Llms.txt
Purpose of llms.txt
- Proposed as a small text/Markdown file at site root listing AI-friendly docs and key links.
- Intended mainly for end-users and tools (e.g., IDEs, “projects” features) to assemble good LLM context about a library/site, especially for content created after model training cutoffs.
- Not pitched as a training-data spec, but as a way to curate minimal, well-structured context for inference-time use.
Incentives and Value for Site Owners
- Supporters:
- Useful for documentation-heavy projects and open source libraries that want LLMs to help users quickly.
- Might act as a forcing function to write clear, concise summaries that are also helpful to humans.
- Skeptics:
- Little direct benefit; mostly helps AI products, not authors.
- Could make original content less visited and more “obsolete” as users stay in LLM interfaces.

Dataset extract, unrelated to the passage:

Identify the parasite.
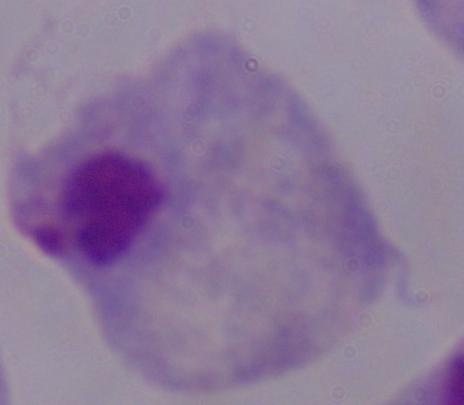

Scraping, Control, and Compensation
- Strong frustration that LLM companies profit from scraped content without attribution or payment; some compare it to theft.
- Calls for mechanisms to declare prices or enforce “right_to_be_un_vectorized,” but recognized as aspirational.
- General sentiment that robots.txt / ai-txt-style signals are weak; bad actors ignore them, and even some big AI crawlers disregard crawl delays.
Technical Design Debates
- Many argue this should be a
.well-knownresource or extension ofrobots.txt/ existing metadata, not another root file. - Some question why Markdown is used at all; plain text, HTML, or existing formats (OpenAPI, man pages, etc.) already work.
- Concern that LLMs should be able to parse normal HTML/docs; needing llms.txt is seen as a symptom of poor site structure or weak models.
Manipulation, Poisoning, and Security
- Multiple commenters note llms.txt could be abused to poison models or present LLM-only misleading content.
- Others argue this risk already exists via normal pages; llms.txt doesn’t fundamentally change the attack surface.
Broader Web & UX Concerns
- Fear that this further optimizes the web for machines over humans, instead of fixing confusing, marketing-heavy sites.
- Parallels drawn to the Semantic Web and prior machine-readable metadata efforts, with mixed historical success.
- Some would use llms.txt themselves as an ad-free, concise human-readable “real” docs page.